:: ОТРЫВОК ТЕКСТА

Мы все проходили в школах декларацию великого гуманиста и главы советской литературы Максима Горького (написанную как раз перед уничтожением крестьян):

Если враг не сдается, его уничтожают! И этот сильный стих чекиста — карателя и поэта: Оглянешься — а кругом враги; Руки протянешь — нет друзей; Но если век скажет: «Солги!» — солги. Но если он скажет: «Убей!» — убей.

И этот совет гениального Маяковского следовать примеру главы ЧК:

Делать жизнь — с кого? С товарища Дзержинского!

Таков был воздух новой, послереволюционной культуры. Его гнали в наши легкие мощными насосами каждый день. Это то, что я вдыхал.

::::

ЗАДАНИЕ A:
Ответьте на вопросы по отрывку о послереволюционной культуре:
(i) Чью декларацию, по словам автора, все проходили в школах?
(ii) С кого, согласно совету Маяковского, следует делать жизнь?
(iii) Чем, по словам автора, гнали воздух новой культуры в легкие?

:: ИСХОДНЫЕ ДАННЫЕ

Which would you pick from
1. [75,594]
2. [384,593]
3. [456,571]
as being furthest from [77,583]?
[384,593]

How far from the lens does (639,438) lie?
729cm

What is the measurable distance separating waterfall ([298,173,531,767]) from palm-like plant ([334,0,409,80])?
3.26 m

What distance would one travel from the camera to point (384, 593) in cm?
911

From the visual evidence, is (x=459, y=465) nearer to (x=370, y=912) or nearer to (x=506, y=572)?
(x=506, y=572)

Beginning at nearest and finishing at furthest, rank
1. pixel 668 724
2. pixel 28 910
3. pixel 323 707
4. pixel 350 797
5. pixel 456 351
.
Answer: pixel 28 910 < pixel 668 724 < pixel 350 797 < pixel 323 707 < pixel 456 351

::::

ЗАДАНИЕ B: Отредактируйте ту часть записей, которая начинается со строки, содержащей «What distance would», и продолжается до конца записей. Замените в ней «camera» на «observer», больше ничего не меняйте и выведите только эту часть.

ОТВЕТ A:
(i) Декларацию Максима Горького.
(ii) С товарища Дзержинского.
(iii) Мощными насосами.

ОТВЕТ B:
What distance would one travel from the observer to point (384, 593) in cm?
911

From the visual evidence, is (x=459, y=465) nearer to (x=370, y=912) or nearer to (x=506, y=572)?
(x=506, y=572)

Beginning at nearest and finishing at furthest, rank
1. pixel 668 724
2. pixel 28 910
3. pixel 323 707
4. pixel 350 797
5. pixel 456 351
.
Answer: pixel 28 910 < pixel 668 724 < pixel 350 797 < pixel 323 707 < pixel 456 351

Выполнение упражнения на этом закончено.